Shipping containers can be used for pretty much anything. From houses (see http://www.availableideas.com/container-homes-made-from-storage-containers-overseas/) to a playground to the most common use for them, transporting goods. Whether they’re moved by trucks, boats, or even trains, shipping containers are usually a bit of a mystery and can be used for anything from car shipping to delivering toys. No one can see inside these thick metal boxes and, for the most part, everyone just assumes that they are carrying something industrial, like supplies for restaurants, stores, or factories. This list, though, might change your mind. Imagine if you got bought these shipping containers for sale and found something strange inside. Here are some of the strangest things found in shipping containers, so that next time you see one, you might be a bit more curious!
10. James Bond’s Car
In The Spy Who Loved Me, James Bond and his Bond Girl de jour escaped from his nemesis in an amphibious Lotus Esprit. Although the movie itself was fictional, the car was not, and it was later discovered by an average, everyday contractor in Long Island. The contractor bought the shipping crate for just one hundred dollars in 1989. When he and his brother opened it, they discovered a sports car inside with a dented roof and missing tires.
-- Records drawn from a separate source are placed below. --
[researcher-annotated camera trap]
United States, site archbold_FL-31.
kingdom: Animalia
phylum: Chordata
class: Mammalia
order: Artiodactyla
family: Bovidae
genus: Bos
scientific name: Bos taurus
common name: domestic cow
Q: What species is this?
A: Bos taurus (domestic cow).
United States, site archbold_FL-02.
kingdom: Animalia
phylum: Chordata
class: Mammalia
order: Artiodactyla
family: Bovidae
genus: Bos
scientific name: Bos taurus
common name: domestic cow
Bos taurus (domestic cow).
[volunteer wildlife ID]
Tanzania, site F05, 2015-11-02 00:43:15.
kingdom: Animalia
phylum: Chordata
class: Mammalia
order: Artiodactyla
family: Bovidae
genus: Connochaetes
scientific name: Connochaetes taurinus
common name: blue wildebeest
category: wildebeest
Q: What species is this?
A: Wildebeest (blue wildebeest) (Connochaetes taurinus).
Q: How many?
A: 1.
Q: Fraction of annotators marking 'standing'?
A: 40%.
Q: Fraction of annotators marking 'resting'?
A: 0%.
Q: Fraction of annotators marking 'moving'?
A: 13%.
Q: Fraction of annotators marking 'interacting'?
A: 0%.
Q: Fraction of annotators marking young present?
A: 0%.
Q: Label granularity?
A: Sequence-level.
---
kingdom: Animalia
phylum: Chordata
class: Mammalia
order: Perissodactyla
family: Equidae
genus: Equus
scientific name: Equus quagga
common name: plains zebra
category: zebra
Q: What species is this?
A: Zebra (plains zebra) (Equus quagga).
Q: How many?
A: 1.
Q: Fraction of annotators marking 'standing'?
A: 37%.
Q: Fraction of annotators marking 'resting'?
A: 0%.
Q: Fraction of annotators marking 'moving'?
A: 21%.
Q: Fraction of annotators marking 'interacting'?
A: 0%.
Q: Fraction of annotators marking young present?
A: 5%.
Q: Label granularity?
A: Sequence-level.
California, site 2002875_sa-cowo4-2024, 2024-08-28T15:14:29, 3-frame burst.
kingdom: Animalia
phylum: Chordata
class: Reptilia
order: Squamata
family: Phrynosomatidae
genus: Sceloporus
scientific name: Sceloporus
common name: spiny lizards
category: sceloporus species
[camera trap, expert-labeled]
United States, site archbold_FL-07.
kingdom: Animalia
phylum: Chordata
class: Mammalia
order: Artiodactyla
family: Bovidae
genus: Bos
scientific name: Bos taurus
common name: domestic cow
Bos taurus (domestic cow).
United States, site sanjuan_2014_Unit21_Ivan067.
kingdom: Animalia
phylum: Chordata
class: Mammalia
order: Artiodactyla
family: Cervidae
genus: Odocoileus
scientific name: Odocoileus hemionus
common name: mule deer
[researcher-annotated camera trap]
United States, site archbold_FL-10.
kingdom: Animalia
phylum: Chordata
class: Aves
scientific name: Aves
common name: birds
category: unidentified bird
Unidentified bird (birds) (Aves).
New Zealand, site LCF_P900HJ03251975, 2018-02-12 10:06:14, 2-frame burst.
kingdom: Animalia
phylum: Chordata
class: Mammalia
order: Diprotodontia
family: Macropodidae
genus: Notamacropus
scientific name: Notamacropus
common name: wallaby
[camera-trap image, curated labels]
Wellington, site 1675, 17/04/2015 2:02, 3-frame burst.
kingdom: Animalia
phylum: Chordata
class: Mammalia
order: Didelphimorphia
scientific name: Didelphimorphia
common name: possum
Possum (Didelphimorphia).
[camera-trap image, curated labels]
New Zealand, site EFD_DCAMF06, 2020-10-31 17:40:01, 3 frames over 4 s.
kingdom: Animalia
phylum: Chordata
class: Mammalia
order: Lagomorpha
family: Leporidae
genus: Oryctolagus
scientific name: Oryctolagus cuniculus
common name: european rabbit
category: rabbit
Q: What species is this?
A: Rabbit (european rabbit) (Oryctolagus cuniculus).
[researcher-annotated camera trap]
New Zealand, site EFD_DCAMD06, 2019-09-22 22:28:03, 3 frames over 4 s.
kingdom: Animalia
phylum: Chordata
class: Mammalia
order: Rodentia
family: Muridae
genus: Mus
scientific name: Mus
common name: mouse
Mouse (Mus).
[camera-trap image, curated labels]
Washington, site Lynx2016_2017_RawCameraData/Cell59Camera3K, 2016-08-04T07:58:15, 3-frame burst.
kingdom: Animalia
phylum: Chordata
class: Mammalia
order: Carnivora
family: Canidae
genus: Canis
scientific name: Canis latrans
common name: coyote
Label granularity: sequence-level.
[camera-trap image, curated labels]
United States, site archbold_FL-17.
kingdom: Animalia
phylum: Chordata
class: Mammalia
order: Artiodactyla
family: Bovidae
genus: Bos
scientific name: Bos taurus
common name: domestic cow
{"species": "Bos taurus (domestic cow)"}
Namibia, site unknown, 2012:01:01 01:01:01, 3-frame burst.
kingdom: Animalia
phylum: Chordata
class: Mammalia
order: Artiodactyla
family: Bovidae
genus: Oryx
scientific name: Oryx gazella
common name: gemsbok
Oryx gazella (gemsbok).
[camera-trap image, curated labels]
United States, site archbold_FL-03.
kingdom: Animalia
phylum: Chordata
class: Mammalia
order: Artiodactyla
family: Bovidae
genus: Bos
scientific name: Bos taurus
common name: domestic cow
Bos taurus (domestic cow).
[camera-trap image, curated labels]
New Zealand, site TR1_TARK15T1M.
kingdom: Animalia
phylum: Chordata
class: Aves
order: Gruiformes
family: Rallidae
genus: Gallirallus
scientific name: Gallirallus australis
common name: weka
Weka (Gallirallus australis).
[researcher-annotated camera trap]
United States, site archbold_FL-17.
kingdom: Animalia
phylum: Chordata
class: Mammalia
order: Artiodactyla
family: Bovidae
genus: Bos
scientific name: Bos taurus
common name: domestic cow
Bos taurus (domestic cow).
At first, the brothers had no idea what they were looking at. After doing some digging, the Ian Flemming Foundation (Ian Flemming wrote the James Bond novels) declared that the car was the car used in the Bond film. They authenticated it, and the brothers later sold the car at an auction for almost one million dollars. The buyer? None other than eccentric billionaire Elon Musk.
Unfortunately, the car is currently in its underwater mode and cannot be driven, but it is still surely one of the strangest things ever found in shipping containers.
9. Tear Gas Lipstick and Other Weapons
This item may seem connected to the fictional James Bond story mentioned above, but it has been proven to be real. While most people think that lipsticks that shoot poison or knives or even tear gas only exist in movies and books, this tear gas lipstick was completely legitimate – and completely operational.
In December 2013, a shipping crate was intercepted in Sydney, Australia carrying hundreds of weapons that ranged from these tear gas lipstick tubes to tasers disguised as cell phones to fake pistols that worked like real ones. A forty-nine-year-old woman was arrested in connection with this major import of illegal weapons and had been planning to sell the weapons to everyday people at outdoor markets in town.
8. A Clumsy Burglar
In 2011, a burglar named Ronald Dennis had the bright idea that shipping containers would make a great place to hide the things he had stolen. At night, he snuck around the storage unit facility, seeking out the perfect container to hide his loot in. He waited until a Saturday night when no one else was around, then he cut open the lock on the container and went inside.
Not long after he put his plan into motion, though, a security guard began to check out the perimeter. When the guard came across the open storage unit, he tried to open it all the way, thinking that the owners were trying to air it out. When the door wouldn’t budge, he decided to close it instead – trapping Ronald Dennis inside. He was found the next morning when a different guard heard strange sounds coming from inside the container and called the police. His plan was thwarted, and he was arrested. Maybe next time he will think twice about where he puts his loot!
7. The Engine of the HMCS Athabaskan
In 1994, a man named John Wilson bought a shipping container to use as a bridge on his property for four hundred dollars. Since he had no need to store anything inside it, the shipping container sat, unopened, for ten years, until one day Wilson decided to take his first look inside. He was surprised to discover that inside was a jet engine for the Canadian HMCS Athabaskan, worth over two million dollars when it was originally produced. The engine came complete with everything necessary to authenticate and sell it, and Wilson decided to look into it. Unfortunately, over time the value of the engine depreciated to just thirty thousand dollars. But, Wilson will always have the honor of having owned one of the many weird things found in shipping containers!
6. A Mystery
In Italy some years ago, customs workers at a port in Italy were doing a routine, random inspection of shipping containers. When they scanned one particular container for radiation, they found that it was emitting the highest level of radiation possible. Alarmed by the idea that something potentially very harmful could be inside, like a nuclear weapon or a bomb, they organized a team and opened the container… only to find a small piece of copper inside. The copper seemed harmless enough, and there was nothing else inside to justify the high levels of radiation they had picked up.
The team did some more investigating, using several different tests to find out why the radiation readings were so high when there was nothing inside the container at all. After several days, though, they found absolutely nothing out of the ordinary. To this day, no one knows what was causing the radiation.